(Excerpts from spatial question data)
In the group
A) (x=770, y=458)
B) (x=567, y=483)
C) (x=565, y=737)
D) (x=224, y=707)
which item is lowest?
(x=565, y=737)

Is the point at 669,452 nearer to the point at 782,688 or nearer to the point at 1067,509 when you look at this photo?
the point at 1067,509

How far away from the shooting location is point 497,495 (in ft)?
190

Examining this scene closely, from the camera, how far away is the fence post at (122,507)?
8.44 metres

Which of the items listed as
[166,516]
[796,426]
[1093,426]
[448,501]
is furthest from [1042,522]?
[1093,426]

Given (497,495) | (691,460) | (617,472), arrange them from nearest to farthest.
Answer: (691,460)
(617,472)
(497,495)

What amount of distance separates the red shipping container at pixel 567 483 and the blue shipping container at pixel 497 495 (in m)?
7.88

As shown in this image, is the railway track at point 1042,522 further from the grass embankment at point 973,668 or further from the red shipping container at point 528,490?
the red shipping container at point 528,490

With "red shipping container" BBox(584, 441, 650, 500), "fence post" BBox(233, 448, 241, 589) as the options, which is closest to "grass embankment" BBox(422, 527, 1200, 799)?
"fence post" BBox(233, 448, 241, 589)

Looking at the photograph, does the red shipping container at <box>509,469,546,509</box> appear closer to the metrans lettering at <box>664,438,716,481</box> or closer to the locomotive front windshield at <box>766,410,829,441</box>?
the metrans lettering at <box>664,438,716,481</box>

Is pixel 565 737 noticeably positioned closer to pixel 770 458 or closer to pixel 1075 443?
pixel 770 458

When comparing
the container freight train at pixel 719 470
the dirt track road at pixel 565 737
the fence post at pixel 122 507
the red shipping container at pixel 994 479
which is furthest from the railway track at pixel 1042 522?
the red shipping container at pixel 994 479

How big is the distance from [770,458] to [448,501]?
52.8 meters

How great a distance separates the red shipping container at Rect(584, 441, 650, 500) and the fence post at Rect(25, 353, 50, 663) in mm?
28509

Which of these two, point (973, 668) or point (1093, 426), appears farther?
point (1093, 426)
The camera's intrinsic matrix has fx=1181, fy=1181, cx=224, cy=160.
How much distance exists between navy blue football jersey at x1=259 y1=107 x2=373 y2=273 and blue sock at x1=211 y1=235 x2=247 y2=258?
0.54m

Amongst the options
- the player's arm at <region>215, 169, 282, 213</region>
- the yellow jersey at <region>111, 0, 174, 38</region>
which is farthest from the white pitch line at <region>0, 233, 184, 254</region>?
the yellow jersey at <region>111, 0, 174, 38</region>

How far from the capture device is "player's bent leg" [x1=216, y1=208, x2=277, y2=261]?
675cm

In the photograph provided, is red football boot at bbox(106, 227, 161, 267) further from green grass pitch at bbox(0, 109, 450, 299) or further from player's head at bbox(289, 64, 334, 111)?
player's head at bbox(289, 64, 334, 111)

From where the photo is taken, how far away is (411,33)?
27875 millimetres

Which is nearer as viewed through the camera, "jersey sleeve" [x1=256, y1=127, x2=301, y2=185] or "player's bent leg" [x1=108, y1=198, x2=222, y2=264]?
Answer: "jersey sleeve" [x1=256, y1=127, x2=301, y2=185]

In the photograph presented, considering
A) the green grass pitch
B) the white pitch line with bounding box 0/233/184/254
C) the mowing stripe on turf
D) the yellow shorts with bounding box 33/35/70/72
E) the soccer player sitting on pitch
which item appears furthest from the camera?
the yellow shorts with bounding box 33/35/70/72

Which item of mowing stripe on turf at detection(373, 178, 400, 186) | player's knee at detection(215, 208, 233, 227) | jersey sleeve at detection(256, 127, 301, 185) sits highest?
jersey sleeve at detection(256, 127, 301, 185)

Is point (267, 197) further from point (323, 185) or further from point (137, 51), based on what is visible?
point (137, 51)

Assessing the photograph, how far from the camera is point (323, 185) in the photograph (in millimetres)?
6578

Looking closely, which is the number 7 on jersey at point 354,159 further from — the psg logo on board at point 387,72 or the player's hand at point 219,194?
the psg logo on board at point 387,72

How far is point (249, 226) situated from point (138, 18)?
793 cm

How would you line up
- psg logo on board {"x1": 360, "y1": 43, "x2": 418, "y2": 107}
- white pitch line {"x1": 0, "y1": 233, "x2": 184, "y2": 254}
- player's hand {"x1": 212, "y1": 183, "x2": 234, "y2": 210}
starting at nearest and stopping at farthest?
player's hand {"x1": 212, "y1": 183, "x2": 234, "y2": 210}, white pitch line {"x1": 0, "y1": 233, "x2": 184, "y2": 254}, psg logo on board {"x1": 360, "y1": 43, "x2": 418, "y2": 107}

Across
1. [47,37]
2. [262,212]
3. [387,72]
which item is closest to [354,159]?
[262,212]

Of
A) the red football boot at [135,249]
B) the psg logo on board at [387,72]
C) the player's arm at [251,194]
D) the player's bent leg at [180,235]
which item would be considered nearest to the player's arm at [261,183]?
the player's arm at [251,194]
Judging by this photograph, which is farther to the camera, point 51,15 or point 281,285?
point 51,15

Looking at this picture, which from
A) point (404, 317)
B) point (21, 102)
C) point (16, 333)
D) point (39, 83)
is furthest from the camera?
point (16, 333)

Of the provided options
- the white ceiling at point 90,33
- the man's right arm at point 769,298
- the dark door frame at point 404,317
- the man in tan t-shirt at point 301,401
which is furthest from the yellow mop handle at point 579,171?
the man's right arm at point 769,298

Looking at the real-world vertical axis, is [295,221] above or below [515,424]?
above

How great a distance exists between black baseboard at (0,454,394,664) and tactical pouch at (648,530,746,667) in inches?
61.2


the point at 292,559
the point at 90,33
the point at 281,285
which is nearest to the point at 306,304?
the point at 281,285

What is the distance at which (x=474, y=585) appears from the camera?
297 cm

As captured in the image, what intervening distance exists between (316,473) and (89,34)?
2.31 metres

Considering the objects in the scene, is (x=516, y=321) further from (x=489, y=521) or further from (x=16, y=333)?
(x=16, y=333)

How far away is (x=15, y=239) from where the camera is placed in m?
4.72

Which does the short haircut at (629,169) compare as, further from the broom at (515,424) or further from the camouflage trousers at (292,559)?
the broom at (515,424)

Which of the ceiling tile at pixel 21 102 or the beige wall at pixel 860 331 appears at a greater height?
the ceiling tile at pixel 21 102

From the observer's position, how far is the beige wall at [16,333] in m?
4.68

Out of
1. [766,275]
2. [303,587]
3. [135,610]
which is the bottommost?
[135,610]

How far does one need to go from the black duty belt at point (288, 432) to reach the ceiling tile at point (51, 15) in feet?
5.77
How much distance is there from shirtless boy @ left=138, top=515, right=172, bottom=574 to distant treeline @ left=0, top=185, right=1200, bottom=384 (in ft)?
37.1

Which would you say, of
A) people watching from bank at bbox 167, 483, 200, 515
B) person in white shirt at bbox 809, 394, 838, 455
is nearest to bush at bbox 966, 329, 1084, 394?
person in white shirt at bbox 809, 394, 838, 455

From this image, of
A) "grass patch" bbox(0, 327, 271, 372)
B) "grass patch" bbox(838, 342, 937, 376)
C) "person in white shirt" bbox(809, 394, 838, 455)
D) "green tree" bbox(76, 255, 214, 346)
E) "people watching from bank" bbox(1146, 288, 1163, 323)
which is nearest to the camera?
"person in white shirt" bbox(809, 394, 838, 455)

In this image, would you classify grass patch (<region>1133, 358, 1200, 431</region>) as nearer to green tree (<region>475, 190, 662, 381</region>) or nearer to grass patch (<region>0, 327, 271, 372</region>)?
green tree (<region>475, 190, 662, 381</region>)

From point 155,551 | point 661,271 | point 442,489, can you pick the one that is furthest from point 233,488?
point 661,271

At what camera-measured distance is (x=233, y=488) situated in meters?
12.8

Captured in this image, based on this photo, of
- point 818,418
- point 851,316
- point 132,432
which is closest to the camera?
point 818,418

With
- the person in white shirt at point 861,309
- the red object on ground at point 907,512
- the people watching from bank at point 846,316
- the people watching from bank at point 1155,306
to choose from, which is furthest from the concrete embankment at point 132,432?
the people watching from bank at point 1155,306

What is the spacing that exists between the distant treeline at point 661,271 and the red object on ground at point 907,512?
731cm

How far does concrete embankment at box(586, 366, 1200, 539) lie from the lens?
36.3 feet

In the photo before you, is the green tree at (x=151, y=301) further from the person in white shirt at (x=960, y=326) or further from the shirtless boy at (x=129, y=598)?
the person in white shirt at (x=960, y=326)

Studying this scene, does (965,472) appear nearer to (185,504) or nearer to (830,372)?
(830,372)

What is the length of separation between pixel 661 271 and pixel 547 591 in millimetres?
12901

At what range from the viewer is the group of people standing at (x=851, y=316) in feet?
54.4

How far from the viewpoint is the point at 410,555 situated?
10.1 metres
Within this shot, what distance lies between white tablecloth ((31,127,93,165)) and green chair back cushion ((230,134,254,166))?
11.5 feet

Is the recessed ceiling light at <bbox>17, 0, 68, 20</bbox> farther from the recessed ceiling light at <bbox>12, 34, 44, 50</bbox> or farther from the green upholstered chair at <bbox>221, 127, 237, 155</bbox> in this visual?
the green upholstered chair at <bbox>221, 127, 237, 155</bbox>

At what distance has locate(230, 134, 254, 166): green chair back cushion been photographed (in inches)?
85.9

Do this: How many lines of the records above contain the word "grass"? Reply with the number alone.

Answer in full: 7